Another example: the Middle English Sir Cleges, in which an overgenerous knight finds himself broke and depressed, kneeling under a tree in the dark after a Christmas midnight mass. He grasps a branch to drag himself up, and finds his hand full of leaves, and on that branch, fruit.[ii] “Dear God in Trinity,” he wonders: “What kind of berries may these be, that grow at this time of year?” His wife wisely suggests that the cherries are his ticket to Uther’s court, where, if he plays his cards right, he might save his family from penury.

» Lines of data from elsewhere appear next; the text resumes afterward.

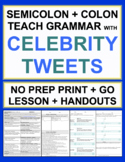 Semicolons and Colons Celebrity Tweets Grammar No Prep Lesson & Worksheets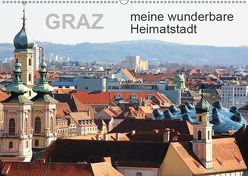 GRAZ, meine wunderbare HeimatstadtAT-Version (Wandkalender 2019 DIN A2 quer) von Sock,  Reinhard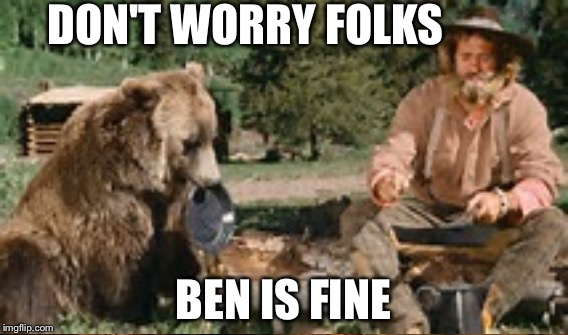 DON'T WORRY FOLKS BEN IS FINE | made w/ Imgflip meme maker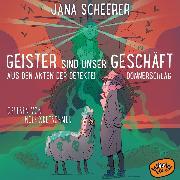 Cover-Bild zu Geister sind unser Geschäft (Audio Download) von Scheerer, Jana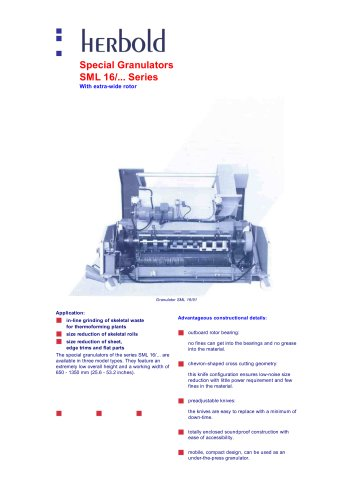 Special Granulators SML 16/... Series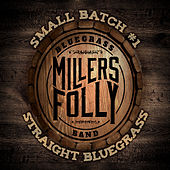 Straight Bluegrass: Small Batch 1 by Millers Folly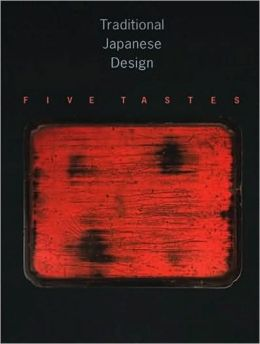 Traditional Japanese Design: Five Tastes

Winter miracles like these are not unheard of in medieval writing. Celtic saints cure the lovesick by providing them the fresh berries they impossibly desire; a shepherd miraculously bestows a flowering cherry bough on the infant Jesus; and in “The Cherry-Bough Carol,” Mary herself receives a similar wintertime gift.[iii] The point here is that unseasonality has to mean something; it can’t just be happening. It has to be a message, even if we’re just meant to respond to it with a certain practical exploitation.

More recently, we have here cherry trees flowering in Heidelberg in December, just in time for Christmas eve. Elsewhere, Japanese records of Cherry Blossom festivals, which date, somewhat spottily, back to the 11th century, and, with steadier continuity, to 1401, attest to shifting start times for the festival, as global temperatures waxed and waned. Both in the countryside and in urban hot pockets, since the 1950s, the festival has shifted steadily towards the year’s beginning; by 2080, it might start an entire month earlier.[iv]

I imagine this as a shift compressing time in parts of the year, and opening it up where it did not exist before. This is a kind of temporal tectonics, in which a maw opens in the midst of summer, a desert in its mouth, swallowing any without the means or the historical luck to escape it. A new season emerges, unsuitable for most.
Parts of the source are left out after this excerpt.